# Document section
================================
Note that the blank lines are necessary. Now let us generate .ensime file by typing into the terminal
sbt gen-ensime
A hidden file .ensime will be added to the project folder, together with a folder project. Create a file under src/main/scala/, say with name Main.scala. Write in it
package greeter
object Hello extends App {
println("Hello World")
}
and save. The mini-buffer in Emacs reads as (Scala [ENSIME: (Disconnected)]). We have to connect it by M-x ensime and press ENTER in Emacs. If everything works well, you should see in the mini-buffer
ENSIME ready. May the source be with you.
================================
# Set of tasks
A – In the Scala and ENSIME setup walkthrough, what does the Emacs mini-buffer show before ENSIME is connected?
B – Pick up the Scala and ENSIME setup walkthrough right after its final line and write the next part.
The records have no part in this work.
================================
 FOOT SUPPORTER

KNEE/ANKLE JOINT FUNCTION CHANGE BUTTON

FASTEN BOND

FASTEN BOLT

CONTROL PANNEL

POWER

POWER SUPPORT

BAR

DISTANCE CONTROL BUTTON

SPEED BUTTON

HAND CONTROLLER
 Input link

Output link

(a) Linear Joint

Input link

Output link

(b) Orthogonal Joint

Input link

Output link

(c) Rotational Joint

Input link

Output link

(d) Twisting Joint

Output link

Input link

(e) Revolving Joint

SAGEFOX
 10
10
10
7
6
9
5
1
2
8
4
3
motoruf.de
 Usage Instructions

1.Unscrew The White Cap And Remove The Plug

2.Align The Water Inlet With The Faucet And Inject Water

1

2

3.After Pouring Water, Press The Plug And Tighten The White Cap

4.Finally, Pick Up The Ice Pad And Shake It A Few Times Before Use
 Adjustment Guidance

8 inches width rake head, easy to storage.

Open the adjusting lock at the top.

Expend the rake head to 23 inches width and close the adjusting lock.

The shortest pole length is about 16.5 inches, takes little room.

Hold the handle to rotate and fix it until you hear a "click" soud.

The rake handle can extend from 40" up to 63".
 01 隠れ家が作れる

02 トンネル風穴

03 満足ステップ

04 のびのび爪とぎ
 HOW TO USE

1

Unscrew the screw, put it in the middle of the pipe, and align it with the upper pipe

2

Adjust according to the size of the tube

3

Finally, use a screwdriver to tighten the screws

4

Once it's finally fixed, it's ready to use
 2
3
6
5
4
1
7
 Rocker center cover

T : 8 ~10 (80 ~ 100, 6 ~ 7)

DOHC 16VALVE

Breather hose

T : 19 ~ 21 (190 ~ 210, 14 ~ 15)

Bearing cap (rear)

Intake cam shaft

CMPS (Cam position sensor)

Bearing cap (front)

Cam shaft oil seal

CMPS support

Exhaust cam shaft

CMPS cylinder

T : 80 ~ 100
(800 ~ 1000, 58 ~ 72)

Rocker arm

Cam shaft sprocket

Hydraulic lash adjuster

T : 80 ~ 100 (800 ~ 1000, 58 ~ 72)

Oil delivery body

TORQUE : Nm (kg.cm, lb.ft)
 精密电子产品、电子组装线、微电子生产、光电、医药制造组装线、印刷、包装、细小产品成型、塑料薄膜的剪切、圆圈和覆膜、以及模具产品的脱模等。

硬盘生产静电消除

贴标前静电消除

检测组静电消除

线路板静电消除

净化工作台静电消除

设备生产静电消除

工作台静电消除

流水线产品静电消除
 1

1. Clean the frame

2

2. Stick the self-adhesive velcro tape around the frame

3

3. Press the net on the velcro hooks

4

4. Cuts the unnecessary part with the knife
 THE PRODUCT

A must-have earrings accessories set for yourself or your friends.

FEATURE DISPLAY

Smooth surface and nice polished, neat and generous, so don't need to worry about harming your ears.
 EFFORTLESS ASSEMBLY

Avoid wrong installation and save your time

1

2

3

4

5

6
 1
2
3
================================
# Responses to the exercise
A – (Scala [ENSIME: (Disconnected)])

B –
If we simply C-c C-b s, it will bring up the sbt console. Run project by typing 'run' in the sbt console. You will see the output message
Running sbt
[info] Loading global plugins from /home/trgao10/.sbt/0.13/plugins
[info] Set current project to hello_scala (in build file:/home/trgao10/Work/Scala/webGraphInfer/)
> run
[info] Compiling 1 Scala source to /home/trgao10/Work/Scala/webGraphInfer/target/scala-2.10/classes...
[info] Running greeter.Hello
Hello World
[success] Total time: 3 s, completed Sep 30, 2015 10:54:33 PM
>
This indicates a successful setup.
Compiling Spark from Source
Compiling software libraries is often a huge pain — it often requires domain knowledge before you step into a domain. Compiling Spark is however an important part of developing applications with Spark since it evolves aggressively with new version poping up every a couple of months or so. Here we demonstrate how to compile the most recent version 1.5.1 (released on Oct 02, 2015) on a Ubuntu Linux laptop with amd64 architecture. Of course the official "Building Spark" page is the definitive starting point.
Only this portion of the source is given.